# Exercício escrito:
Segundo o excerto do texto, que requisitos deve cumprir o processo de recurso?

# Excerto do texto:
--
O presente artigo não exclui a possibilidade de um recurso preliminar para uma autoridade administrativa e não afecta o requisito de exaustão dos recursos administrativos prévios aos recursos judiciais, caso esse requisito exista na legislação nacional.

O referido processo deve ser justo, equitativo, atempado e não exageradamente dispendioso.

Para melhorar a eficácia das disposições do presente artigo, os Estados‑Membros devem garantir que sejam postas à disposição do público informações práticas relativas ao acesso às vias de recurso administrativo e judicial».

 Legislação nacional

11.      O artigo 19.°, n.° 4, da Lei Fundamental (Grundgesetz) dispõe que «[q]ualquer pessoa cujos direitos tenham sido violados por uma autoridade pública poderá recorrer aos tribunais […]».

12.      O § 42 do Código do Processo Administrativo (Verwaltungsgerichtsordnung, a seguir «VwGO») dispõe o seguinte:

«1.      Pode ser pedida em sede de recurso a anulação de um acto administrativo (recurso de anulação), bem como a condenação na prática de um acto administrativo recusado ou omitido (recurso visando a prática de um acto omitido ou praticado com desrespeito da lei).

2.      Salvo disposição legal em contrário, o recurso só é admissível quando o demandante alegar ter sido lesado nos seus direitos através do acto administrativo ou da recusa ou omissão de um acto administrativo ou de outra prestação.»

13.      O § 113, n.° 1, primeiro período, do VwGO dispõe que «[o] tribunal anula o acto administrativo e a eventual decisão que tenha incidido sobre a reclamação sempre que o acto administrativo seja ilegal e o demandante tenha sido lesado nos seus direitos».
--
# Dados extraídos:
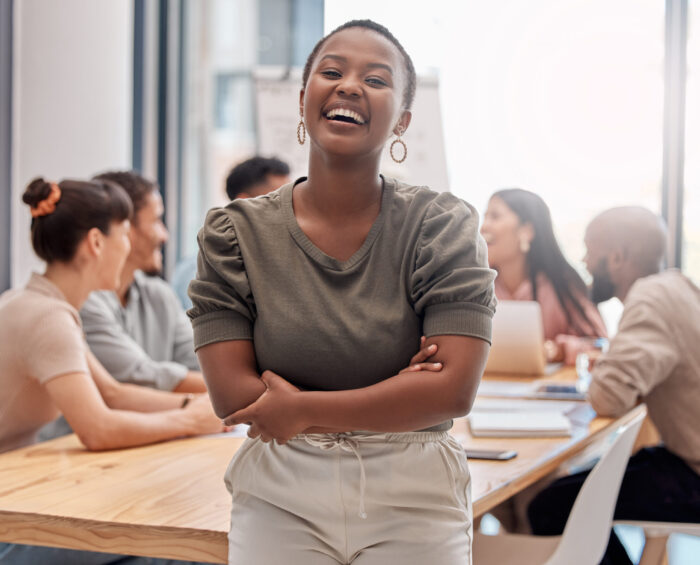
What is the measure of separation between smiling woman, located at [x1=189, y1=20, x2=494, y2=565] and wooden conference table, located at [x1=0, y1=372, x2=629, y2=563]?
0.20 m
--
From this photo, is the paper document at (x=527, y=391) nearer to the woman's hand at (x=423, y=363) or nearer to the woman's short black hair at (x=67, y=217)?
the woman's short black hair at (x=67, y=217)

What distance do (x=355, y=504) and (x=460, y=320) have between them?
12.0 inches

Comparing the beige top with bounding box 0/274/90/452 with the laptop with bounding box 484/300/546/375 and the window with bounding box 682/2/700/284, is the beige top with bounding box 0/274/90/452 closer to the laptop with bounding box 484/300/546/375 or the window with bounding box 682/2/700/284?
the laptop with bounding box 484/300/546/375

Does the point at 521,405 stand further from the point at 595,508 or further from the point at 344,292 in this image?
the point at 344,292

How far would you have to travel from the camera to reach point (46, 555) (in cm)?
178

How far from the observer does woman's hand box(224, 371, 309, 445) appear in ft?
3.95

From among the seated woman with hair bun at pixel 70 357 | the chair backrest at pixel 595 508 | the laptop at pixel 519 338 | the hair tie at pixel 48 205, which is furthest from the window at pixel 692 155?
--
# Resolução da tarefa:
Deve ser justo, equitativo, atempado e não exageradamente dispendioso.